For couture tailor Robles, seeing the event explode from idea to reality, then unleashing her creative energy was an experience that played to her love of designing unique couture clothing. “Creating is my passion,” she said [in Spanish, translated here]. “I love making unique designs for each client. Día de los Muertos is a tradition where the whole family comes together to joyfully remember departed loved ones who are no longer with us physically but who are always in our hearts.”

Rigby, a fashion upcycler, used her skills to help share her culture with the larger community. “The fact that our Latino and Hispanic community in Waco has this opportunity to share and have our people shine on such a large scale is beautiful.” As in her custom clothing business, Rigby up-cycled Muertos attire from gently used clothing with the goal of bringing awareness to reducing waste and making even festive attire wearable for every day. (Her business, Living Dead Threads, alludes to the process of “resurrecting old clothing that’s just dying on a pile.”) “It’s exciting to take scraps of fabric or an unloved garment and turn it into something else entirely,” she said.

For makeup artist Alexandria Cervantez, the festival was an opportunity to combine cosmetic artistry with cultural tradition (confessing that during the pandemic, she passed the client-less time by practicing special makeup effects on herself). “I love making people feel confident and beautiful,” she said. ”I’m loving that Waco is promoting Hispanic culture; when I was growing up, you didn’t see that so much.”

Cosmetologist Franco (whose day job primarily consists of doing hair, nails and makeup for special occasions like weddings and quinceñeras), was pulled into makeup styling for the first festival and this year called Robles to ask if she could be a part of it. “Doing makeup was my way of contributing to the celebration, and I’m so happy to help celebrate it in Waco,” she said. “It shows a little bit of Mexico and its traditions.”

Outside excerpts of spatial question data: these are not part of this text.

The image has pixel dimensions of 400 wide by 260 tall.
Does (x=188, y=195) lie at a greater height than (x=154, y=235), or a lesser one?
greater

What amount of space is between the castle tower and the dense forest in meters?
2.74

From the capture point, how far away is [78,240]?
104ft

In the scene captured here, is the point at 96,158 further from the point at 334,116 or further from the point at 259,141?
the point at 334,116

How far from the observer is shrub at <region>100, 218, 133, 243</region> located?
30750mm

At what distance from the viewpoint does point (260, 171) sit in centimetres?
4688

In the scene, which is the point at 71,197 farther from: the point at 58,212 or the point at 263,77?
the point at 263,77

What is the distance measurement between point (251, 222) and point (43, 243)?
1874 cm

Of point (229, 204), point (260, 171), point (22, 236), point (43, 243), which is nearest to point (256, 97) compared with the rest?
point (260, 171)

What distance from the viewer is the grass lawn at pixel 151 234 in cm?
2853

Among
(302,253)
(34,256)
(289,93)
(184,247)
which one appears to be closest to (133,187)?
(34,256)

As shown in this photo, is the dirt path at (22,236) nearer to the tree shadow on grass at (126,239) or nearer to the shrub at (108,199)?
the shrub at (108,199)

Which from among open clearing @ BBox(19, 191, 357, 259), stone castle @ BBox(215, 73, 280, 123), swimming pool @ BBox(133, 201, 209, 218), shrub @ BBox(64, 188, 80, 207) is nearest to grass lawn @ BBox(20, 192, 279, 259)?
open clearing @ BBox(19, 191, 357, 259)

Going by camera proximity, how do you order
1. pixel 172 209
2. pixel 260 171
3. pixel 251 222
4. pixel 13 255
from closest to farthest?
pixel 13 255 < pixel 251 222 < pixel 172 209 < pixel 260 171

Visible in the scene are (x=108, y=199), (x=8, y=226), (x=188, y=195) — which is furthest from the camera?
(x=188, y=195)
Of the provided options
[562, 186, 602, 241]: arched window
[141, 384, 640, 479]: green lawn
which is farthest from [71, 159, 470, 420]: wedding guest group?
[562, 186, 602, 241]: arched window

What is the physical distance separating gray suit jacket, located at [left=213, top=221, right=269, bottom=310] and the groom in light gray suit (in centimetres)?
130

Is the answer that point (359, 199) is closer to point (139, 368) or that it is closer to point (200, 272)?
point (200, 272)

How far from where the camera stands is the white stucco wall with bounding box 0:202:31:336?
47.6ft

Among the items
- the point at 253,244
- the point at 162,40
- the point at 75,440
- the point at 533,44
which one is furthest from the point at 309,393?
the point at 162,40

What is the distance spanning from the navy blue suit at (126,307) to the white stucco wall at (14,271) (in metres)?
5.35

Bond described the community impact and cultural context of Día de los Muertos: “It’s a celebration inherently about facing up to the reality of our own mortality, that allows us to grieve in a way that’s life-giving and makes us appreciate who and what we have,” she said. “It’s a festival that celebrates our creativity as a way of connecting and brings us together through the love of family and telling stories of people whose legacy is honored by our memories,” she added. “You can only live well when you know that each day is a gift and you never know when your last one will be.”